The final set of options are called "Advanced Plot Options" and are completely optional. Here you can prevent the y-axis from being negative (depending on your use-case) by unchecking the box. You can enter your own custom labels for the axes by checking the corresponding boxes and simply typing your desired labels. If you have a benchmark value or target value, you can check those corresponding boxes and simply enter the desired numbers. Finally, if you wish to annotate you plot you can check the box labelled "I want to annotate specific points". This feature is only available for single plots (not comparing across groups like we did in the CLABSI example). A table of all your data will appear below your control chart. Simply double-click into the "annotations" column at the row you wish to annotate. Type in your annotation. When finished, use Ctrl and Enter simultaneously to finish editing the text box. Your annotation will appear as a number, with the text appearing when hovered over.

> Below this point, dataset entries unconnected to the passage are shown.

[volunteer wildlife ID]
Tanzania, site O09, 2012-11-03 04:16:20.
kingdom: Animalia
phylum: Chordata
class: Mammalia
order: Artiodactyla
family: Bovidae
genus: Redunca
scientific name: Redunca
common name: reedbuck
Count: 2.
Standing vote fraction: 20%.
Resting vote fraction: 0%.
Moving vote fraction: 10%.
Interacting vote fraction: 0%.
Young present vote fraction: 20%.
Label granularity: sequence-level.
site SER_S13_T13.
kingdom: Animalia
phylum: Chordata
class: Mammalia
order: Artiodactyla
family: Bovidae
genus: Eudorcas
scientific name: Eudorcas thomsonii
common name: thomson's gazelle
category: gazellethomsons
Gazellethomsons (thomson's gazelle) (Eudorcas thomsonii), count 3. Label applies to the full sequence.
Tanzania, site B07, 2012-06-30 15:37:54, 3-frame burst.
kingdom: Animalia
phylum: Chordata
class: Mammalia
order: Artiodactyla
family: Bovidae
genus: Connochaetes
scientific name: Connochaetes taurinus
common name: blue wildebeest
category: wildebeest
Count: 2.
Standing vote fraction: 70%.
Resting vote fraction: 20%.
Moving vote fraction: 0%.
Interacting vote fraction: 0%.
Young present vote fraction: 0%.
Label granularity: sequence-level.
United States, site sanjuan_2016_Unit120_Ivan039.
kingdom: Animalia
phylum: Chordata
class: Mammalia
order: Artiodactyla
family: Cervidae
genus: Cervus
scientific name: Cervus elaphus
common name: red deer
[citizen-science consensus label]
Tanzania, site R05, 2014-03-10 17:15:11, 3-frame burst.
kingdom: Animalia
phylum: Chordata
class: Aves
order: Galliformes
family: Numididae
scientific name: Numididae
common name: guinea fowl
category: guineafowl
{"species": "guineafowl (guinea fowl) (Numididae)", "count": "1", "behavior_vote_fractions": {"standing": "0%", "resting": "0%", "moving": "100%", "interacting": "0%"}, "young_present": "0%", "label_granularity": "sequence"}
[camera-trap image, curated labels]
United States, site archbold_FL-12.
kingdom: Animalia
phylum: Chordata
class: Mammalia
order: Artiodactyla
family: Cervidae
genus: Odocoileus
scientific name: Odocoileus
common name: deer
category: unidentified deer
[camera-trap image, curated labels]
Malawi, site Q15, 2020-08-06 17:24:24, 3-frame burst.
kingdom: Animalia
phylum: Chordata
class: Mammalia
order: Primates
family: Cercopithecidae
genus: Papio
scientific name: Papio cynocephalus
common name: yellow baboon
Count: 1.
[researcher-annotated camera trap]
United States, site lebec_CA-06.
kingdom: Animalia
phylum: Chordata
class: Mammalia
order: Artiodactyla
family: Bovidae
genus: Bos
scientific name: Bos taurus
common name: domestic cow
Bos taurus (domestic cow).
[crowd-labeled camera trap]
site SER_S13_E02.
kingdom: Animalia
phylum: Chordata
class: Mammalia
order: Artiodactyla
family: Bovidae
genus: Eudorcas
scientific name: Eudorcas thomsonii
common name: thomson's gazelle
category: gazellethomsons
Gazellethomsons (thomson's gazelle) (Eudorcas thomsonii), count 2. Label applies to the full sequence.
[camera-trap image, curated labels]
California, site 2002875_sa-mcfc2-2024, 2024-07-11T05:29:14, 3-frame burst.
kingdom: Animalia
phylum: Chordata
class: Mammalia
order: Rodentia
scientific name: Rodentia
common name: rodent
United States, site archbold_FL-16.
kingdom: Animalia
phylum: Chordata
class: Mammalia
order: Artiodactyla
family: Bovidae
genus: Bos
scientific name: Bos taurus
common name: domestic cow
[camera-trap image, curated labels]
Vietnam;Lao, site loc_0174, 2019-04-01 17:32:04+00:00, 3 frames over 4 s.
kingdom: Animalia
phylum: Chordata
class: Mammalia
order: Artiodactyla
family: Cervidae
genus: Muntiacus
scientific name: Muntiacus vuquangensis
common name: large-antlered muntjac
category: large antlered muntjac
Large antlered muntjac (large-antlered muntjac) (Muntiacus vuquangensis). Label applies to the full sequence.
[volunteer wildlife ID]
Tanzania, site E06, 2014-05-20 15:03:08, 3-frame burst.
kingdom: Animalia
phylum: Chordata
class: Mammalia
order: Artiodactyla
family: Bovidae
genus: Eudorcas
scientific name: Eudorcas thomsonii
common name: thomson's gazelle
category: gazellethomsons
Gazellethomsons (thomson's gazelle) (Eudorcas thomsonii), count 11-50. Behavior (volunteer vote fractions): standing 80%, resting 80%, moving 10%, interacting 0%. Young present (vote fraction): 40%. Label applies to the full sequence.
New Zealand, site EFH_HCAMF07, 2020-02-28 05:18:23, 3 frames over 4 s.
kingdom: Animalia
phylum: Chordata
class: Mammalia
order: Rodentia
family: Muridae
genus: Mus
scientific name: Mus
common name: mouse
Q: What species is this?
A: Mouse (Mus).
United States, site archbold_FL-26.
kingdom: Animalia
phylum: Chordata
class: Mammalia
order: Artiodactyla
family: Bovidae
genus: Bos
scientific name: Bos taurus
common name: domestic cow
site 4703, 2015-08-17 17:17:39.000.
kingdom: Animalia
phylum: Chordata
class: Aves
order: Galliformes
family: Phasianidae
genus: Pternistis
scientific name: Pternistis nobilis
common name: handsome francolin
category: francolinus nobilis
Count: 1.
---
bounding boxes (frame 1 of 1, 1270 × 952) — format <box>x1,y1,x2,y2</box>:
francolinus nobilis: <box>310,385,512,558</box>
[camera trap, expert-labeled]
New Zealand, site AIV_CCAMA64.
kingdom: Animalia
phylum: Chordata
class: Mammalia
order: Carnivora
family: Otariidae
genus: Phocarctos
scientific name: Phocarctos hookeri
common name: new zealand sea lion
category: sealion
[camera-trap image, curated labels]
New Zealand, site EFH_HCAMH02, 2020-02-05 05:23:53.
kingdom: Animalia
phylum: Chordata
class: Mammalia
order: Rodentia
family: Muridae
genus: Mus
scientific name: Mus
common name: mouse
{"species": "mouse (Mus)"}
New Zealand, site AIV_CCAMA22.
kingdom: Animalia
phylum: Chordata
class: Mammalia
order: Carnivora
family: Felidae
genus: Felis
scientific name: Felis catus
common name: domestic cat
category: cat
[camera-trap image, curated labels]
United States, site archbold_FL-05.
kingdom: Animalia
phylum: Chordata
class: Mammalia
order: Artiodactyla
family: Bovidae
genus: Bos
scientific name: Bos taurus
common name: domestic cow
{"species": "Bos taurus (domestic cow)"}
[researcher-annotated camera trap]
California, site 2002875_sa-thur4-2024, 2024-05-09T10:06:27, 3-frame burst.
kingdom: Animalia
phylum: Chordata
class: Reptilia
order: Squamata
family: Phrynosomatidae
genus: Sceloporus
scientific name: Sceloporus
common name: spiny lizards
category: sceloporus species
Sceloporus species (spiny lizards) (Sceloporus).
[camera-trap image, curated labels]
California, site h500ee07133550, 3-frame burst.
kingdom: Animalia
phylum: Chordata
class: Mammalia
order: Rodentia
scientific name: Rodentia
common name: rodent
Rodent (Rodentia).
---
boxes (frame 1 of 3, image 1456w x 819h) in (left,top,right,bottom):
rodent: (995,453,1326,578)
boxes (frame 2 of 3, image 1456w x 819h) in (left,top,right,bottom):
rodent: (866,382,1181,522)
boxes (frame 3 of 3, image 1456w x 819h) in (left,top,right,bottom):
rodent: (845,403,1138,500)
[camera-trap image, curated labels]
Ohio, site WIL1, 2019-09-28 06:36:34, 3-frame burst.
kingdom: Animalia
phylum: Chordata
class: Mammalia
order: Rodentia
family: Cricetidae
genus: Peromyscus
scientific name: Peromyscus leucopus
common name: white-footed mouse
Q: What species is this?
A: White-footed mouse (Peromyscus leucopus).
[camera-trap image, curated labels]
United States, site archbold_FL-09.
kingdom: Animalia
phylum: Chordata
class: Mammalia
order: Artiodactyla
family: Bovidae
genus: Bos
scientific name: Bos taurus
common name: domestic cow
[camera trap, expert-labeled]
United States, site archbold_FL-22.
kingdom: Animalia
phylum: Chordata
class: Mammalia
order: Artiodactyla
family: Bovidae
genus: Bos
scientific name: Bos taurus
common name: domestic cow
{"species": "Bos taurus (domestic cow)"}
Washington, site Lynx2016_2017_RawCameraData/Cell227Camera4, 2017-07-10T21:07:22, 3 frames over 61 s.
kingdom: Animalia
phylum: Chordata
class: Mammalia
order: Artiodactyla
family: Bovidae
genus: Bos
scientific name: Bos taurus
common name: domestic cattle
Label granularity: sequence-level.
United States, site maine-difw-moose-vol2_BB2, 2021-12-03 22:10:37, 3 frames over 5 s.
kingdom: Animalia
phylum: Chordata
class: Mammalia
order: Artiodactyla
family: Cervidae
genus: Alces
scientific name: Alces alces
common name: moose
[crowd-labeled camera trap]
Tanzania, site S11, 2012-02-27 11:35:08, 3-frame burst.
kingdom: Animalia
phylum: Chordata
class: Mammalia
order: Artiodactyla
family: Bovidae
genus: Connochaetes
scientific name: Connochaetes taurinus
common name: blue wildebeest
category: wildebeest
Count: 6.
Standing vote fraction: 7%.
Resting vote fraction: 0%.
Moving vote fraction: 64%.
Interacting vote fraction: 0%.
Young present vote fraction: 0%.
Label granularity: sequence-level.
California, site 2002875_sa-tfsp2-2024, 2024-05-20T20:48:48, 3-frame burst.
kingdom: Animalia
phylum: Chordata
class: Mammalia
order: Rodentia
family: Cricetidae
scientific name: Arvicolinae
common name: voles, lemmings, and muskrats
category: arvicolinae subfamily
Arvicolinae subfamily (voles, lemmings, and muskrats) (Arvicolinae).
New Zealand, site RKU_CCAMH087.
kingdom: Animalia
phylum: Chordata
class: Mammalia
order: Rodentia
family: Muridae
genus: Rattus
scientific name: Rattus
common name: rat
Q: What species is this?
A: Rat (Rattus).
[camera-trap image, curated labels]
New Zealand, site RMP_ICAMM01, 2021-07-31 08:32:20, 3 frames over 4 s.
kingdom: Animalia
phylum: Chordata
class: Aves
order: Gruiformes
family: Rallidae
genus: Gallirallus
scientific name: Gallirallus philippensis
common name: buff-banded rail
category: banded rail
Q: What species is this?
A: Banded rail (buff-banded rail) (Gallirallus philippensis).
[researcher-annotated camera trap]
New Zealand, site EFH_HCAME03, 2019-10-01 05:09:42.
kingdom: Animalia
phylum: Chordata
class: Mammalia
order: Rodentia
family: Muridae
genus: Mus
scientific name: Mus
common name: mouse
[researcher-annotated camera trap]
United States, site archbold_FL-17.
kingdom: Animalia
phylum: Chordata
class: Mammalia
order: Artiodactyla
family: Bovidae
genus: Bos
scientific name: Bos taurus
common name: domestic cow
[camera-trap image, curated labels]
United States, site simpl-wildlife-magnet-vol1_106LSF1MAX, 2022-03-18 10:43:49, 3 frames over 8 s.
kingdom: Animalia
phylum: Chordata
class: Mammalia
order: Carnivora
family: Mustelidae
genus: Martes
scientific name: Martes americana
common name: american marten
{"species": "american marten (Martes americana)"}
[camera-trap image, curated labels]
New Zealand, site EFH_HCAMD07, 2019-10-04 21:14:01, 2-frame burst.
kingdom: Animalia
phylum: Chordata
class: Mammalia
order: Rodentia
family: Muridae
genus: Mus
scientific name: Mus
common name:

An example of these features in use can be seen below.
```{r echo=FALSE, fig.align='center', fig.cap="u-chart for full dataset with advanced plot options"}
knitr::include_graphics("step5_advanced_plot_options.png")
```
Custom axes labels have been specified. A benchmark value has been set at 3.5, and a target value set at 2.5. These appear on the graph as dashed lines (grey and navy respectively) and have their own legend. Finally three annotations have been added using the table below. On the graph these appear as "1", "2", and "3" with vertical lines to the point they belong to. When you hover over each annotation number, you can see the full text.
At the very bottom are two options. You can either choose to start the application over with a new file, or you may quit and close the application. This ends the tutorial on using the accompanying SPC Shiny App. Over the next few chapters we will delve deeper into control charts and how to interpret them.